***** Fragmento del documento

Por Javier Franzé (Universidad Complutense de Madrid)

El día en que Milei asumió la presidencia, en lugar de hacer el habitual discurso en el hemiciclo presentando a los parlamentarios su programa de gobierno, se dirigió a sus seguidores presentes en la calle desde las escalinatas del Congreso, de espaldas a éste, con un discurso breve, propio de la campaña electoral.

Los opositores interpretaron el gesto del flamante presidente como un desprecio a la democracia. Los partidarios de Milei lo entendieron como una muestra de lealtad al pueblo en la plaza y de rechazo a “la casta”.

Tal situación sintetizó algunas particularidades que caracterizan los casi tres meses de gobierno de Milei: la tensión creada por el nuevo presidente entre el mandato de las urnas y las normas —escritas y no escritas— de la democracia.

**********
***** Líneas de datos

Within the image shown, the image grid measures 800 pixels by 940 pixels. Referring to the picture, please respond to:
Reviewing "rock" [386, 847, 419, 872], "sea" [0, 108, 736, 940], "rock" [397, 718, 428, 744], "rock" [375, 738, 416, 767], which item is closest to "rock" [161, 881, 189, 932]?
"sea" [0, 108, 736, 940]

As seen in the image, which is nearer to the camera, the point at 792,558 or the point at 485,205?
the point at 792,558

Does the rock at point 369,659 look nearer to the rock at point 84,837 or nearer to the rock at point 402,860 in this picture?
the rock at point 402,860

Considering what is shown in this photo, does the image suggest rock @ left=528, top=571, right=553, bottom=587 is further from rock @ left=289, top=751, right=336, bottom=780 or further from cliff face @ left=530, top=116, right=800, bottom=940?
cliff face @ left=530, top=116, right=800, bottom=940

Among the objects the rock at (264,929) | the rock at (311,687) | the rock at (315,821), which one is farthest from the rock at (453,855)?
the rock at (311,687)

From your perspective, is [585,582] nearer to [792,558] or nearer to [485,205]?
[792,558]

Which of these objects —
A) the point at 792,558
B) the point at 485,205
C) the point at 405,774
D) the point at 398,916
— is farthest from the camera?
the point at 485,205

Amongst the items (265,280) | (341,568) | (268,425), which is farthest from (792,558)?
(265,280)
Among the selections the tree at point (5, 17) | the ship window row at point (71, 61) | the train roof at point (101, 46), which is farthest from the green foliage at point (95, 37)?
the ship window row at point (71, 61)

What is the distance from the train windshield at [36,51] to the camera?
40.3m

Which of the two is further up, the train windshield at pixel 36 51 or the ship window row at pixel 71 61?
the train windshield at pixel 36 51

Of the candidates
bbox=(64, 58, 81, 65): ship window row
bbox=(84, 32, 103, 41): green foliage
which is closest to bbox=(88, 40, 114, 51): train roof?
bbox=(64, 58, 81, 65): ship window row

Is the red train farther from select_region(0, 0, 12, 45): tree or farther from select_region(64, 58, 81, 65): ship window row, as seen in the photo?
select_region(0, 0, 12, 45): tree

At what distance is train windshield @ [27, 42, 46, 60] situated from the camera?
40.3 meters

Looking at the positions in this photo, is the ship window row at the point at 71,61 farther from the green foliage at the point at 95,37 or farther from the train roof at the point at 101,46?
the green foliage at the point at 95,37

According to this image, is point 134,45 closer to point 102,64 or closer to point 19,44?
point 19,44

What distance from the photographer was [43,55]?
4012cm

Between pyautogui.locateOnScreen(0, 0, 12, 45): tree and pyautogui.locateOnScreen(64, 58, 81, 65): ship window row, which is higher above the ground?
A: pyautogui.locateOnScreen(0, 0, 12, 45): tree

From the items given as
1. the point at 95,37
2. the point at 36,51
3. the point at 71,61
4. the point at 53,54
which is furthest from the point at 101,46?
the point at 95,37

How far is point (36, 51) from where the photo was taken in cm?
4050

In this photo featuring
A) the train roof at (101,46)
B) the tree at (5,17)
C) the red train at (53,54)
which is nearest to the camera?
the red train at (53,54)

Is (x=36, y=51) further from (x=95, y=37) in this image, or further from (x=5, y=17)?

**********

> [Requisitos de la tarea] Reproduce sin cambios el fragmento sobre Milei, comenzando en las palabras "Por Javier Franzé" y terminando después de "de la democracia.". Las líneas son material aparte, independiente del fragmento sobre Milei.

> [Respuesta del ejercicio]
Por Javier Franzé (Universidad Complutense de Madrid)

El día en que Milei asumió la presidencia, en lugar de hacer el habitual discurso en el hemiciclo presentando a los parlamentarios su programa de gobierno, se dirigió a sus seguidores presentes en la calle desde las escalinatas del Congreso, de espaldas a éste, con un discurso breve, propio de la campaña electoral.

Los opositores interpretaron el gesto del flamante presidente como un desprecio a la democracia. Los partidarios de Milei lo entendieron como una muestra de lealtad al pueblo en la plaza y de rechazo a “la casta”.

Tal situación sintetizó algunas particularidades que caracterizan los casi tres meses de gobierno de Milei: la tensión creada por el nuevo presidente entre el mandato de las urnas y las normas —escritas y no escritas— de la democracia.